Salt Lake County is receiving $57 million in a $266 million settlement against four major companies: Mckesson, Cardinal Health, AmerisourceBergen and Johnson & Johnson. 

“The opioid manufacturers, distributors, and others, knew of the addictive nature and did nothing and in fact in many ways were predatory,” said Salt Lake County Mayor Jenny Wilson.

Utah leaders say these companies need to face the crisis they’ve caused in our state. 

“This kind of devastation for purely greed and profiteering will not be tolerated and it will not be allowed to be passed down to the taxpayers and the grieving families which are suffering the from the collateral impact of their greed,” said Salt Lake County District Attorney Sim Gill.

The majority of this money will go towards opioid reform, such as recovery efforts for families, education, harm reduction and community resources. 

Salt Lake County Sheriff Rosie Rivera said the county needs this money for vital programs that are costing the county hundreds of thousands of dollars each year. 

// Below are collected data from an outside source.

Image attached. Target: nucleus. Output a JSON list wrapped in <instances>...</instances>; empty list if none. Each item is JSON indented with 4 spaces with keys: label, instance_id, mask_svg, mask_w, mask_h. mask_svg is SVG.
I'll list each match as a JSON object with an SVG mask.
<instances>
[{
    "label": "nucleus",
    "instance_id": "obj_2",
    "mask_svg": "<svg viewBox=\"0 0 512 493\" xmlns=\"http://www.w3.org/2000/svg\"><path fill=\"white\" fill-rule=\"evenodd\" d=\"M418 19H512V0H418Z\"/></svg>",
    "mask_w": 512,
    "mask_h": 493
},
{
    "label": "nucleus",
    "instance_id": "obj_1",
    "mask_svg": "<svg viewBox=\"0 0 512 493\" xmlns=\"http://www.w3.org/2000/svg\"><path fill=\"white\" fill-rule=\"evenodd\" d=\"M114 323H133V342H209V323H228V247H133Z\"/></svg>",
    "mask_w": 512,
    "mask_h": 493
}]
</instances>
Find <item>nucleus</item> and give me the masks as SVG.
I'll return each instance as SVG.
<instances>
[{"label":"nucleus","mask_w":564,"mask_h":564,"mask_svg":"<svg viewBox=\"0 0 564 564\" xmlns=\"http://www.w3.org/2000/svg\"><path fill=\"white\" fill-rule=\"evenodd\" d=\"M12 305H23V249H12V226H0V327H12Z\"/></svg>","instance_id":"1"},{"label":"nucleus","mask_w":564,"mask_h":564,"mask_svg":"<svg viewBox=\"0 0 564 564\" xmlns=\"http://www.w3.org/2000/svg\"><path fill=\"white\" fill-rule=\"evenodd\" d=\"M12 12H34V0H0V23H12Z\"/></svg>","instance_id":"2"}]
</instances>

“We don’t have enough resources, we don’t have enough money,” Sheriff Rivera said. 

Leaders praised the work of the 27 counties that filed the lawsuit and said it was their efforts that made these companies pay. 

“There was a vacuum of leadership at the state level, and it took the collective effort of 27 counties to fill that vacuum and to advocate and fight for their communities,” said Gill.

But even with the settlement, leaders said more still needs to be done. 

“It’s expected nationwide that these predatory entities pay,” said Wilson.

The county is expecting the first two payments at the end of this month or later on in May and in July. 

They said they have other lawsuits currently in progress with other pharmaceutical companies such as Purdue to make them answer for the opioid crisis here in Utah.